▶ _Task objective_:
Report each line of the data that contains the string "Title".

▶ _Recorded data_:

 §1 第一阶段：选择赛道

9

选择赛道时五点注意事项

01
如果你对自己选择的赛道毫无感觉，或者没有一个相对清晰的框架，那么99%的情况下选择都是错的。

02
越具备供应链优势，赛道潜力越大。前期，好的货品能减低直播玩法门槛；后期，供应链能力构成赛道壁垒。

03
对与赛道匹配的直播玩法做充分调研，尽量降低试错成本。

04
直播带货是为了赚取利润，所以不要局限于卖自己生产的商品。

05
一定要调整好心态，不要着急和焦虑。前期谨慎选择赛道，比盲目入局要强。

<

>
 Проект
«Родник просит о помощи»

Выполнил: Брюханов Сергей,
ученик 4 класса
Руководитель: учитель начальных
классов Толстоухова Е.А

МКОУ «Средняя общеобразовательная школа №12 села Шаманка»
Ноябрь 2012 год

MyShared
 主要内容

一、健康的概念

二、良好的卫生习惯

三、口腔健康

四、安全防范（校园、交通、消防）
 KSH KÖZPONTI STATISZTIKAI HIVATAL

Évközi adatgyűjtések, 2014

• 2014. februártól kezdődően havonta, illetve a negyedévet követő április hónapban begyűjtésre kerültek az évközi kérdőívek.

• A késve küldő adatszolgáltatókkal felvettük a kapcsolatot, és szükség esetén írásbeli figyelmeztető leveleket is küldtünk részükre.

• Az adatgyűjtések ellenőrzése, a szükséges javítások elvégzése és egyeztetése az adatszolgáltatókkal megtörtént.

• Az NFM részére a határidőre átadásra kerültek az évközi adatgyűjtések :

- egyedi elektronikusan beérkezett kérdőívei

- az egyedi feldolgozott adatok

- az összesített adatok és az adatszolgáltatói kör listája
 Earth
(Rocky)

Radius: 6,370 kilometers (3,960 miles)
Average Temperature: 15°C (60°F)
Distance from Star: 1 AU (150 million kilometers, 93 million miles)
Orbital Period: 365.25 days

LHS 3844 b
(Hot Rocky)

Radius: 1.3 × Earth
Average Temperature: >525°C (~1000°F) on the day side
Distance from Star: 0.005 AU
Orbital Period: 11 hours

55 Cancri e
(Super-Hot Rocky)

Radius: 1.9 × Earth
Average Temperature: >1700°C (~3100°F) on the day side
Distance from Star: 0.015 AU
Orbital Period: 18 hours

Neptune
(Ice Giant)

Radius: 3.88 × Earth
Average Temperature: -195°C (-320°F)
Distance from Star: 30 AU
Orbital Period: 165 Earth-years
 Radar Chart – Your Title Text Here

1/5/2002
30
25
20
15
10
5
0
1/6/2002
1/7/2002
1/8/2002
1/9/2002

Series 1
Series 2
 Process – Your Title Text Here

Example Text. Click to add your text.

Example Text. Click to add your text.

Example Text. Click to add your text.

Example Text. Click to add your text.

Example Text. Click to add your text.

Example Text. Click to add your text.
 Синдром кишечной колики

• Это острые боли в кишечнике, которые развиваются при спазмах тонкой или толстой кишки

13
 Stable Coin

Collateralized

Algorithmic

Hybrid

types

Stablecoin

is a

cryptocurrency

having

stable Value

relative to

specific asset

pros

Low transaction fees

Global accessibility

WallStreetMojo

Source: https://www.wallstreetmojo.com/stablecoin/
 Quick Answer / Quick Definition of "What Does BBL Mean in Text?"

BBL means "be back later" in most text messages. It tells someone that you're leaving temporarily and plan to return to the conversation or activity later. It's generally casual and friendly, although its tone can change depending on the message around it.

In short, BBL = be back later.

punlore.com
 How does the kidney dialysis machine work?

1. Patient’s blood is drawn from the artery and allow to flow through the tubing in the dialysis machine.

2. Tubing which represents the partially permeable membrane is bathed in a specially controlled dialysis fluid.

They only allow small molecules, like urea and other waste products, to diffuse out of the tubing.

▶ _Written response_:
 Radar Chart – Your Title Text Here
 Process – Your Title Text Here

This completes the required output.